McGauley's career as a professor in Marlborough St. came to a sudden end after a special meeting of the commissioners of national education on 28 November 1856, which considered serious allegations about his moral character. It was reported that Archbishop Paul Cullen (qv) had suspended the professor from priestly duties, on account of his having in his Rathmines home a young woman, Julia Cahill, of a good family, who had been accepted on his recommendation in the Model School in 1852 to train as a teacher; they were known to have travelled on holiday in Europe unchaperoned. The commissioners gave McGauley an opportunity to explain matters; in his rather unconciliatory reply a few days later, McGauley stated that the archbishop had no authority over him since he had previously renounced his priestly vows (perhaps in 1853, when he ceased to be a curate in St Mary's). McGauley was interviewed by the commissioners, was charged with ‘gross indiscretion’ (‘Correspondence between the commissioners . . .’, 3), and resigned on 6 December 1856.

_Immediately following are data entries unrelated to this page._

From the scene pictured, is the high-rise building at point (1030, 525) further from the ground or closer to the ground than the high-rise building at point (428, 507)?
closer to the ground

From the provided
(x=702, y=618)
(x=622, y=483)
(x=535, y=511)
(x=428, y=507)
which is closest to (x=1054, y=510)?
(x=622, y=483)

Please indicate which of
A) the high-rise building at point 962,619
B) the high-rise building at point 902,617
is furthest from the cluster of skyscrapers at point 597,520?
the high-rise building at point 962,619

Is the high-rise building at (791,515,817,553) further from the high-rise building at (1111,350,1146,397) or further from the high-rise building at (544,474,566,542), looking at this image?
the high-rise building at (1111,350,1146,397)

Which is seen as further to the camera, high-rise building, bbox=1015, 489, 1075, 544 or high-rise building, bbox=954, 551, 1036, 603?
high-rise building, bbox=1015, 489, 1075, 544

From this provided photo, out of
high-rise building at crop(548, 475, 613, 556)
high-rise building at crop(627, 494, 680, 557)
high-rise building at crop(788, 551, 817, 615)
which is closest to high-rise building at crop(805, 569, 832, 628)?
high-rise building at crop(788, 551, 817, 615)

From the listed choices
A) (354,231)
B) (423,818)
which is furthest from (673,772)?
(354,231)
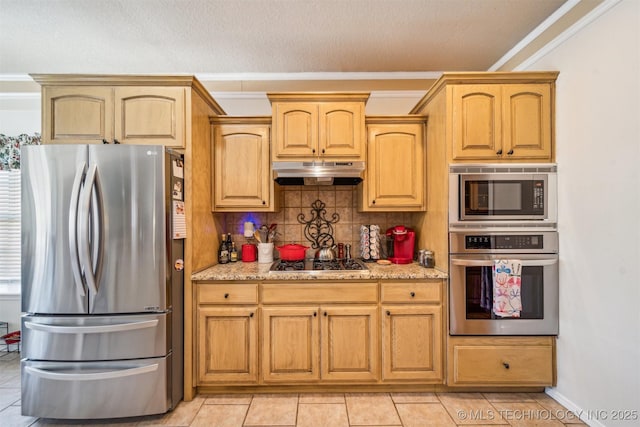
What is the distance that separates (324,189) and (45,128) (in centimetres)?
A: 219

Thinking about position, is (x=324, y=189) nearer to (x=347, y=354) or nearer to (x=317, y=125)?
Result: (x=317, y=125)

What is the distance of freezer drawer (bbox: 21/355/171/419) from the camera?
1830mm

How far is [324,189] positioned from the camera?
285 cm

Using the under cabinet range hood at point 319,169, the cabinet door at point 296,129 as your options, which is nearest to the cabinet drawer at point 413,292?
the under cabinet range hood at point 319,169

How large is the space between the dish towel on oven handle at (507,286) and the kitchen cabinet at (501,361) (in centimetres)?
23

He and his family emigrated to Canada, where he lived for some years in London, Ontario, giving lectures to support himself, and was an alderman in the fifth ward of that town in 1860. By 1865 McGauley had returned to the UK and settled in London, where he became a member of the council of the Inventors’ Institute, taking an active part in the Institute's executive committee. He contributed to, and was an editor of, the Scientific Review and managing director of the Inventors’ Patent Right Association. He himself in 1861 patented apparatus for preventing collisions between steam trains. He died suddenly 25 October 1867 in London and left a widow and four young children. A testimonial committee of his scientific and literary friends subsequently raised funds for his family, who were left in financially straitened circumstances after his death, despite what were said to be McGauley's valuable contributions in applied science.